- Records supplied

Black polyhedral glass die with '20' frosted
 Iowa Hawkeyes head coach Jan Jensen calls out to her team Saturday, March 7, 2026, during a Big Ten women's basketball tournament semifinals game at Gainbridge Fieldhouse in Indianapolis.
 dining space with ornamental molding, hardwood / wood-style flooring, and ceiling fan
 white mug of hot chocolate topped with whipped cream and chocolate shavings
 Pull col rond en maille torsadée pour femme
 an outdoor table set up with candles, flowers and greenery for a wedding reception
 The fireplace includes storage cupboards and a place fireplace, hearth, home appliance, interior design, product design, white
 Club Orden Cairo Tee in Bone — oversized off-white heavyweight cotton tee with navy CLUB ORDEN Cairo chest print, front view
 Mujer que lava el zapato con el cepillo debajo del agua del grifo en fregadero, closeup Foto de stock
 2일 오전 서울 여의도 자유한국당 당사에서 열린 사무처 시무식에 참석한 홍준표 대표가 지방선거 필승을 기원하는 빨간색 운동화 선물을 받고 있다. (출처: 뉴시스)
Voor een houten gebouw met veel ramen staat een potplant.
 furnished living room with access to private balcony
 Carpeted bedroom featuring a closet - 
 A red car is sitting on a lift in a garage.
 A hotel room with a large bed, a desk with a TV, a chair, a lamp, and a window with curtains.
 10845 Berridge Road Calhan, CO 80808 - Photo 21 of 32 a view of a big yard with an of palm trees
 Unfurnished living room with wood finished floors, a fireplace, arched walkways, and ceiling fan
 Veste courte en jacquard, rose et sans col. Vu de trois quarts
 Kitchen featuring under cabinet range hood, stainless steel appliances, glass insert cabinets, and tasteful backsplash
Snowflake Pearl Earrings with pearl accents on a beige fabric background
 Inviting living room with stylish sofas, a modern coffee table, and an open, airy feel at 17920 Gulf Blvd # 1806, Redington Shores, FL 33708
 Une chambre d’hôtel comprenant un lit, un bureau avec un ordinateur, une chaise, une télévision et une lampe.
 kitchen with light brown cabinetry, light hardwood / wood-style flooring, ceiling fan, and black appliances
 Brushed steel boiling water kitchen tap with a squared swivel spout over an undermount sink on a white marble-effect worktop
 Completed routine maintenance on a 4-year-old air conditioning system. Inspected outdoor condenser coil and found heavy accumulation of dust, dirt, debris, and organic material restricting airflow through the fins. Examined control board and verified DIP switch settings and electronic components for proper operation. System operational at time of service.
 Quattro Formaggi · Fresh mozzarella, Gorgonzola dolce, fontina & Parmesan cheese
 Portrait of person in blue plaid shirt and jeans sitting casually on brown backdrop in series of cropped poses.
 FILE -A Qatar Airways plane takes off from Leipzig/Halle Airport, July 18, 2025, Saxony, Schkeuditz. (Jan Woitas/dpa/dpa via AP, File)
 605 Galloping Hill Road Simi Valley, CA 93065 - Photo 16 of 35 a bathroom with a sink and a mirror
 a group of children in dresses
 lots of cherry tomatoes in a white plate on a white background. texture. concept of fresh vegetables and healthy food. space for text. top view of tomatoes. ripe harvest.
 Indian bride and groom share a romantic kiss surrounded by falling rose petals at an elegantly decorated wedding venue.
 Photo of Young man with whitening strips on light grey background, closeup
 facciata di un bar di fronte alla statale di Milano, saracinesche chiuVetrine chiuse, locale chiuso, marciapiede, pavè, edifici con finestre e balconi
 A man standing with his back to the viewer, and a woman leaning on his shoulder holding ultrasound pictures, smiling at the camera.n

- About this task
Going back over the entries above, copy word for word every line from the one that has "white mug of" on through the one that has "The fireplace includes".

- Your solution
 white mug of hot chocolate topped with whipped cream and chocolate shavings
 Pull col rond en maille torsadée pour femme
 an outdoor table set up with candles, flowers and greenery for a wedding reception
 The fireplace includes storage cupboards and a place fireplace, hearth, home appliance, interior design, product design, white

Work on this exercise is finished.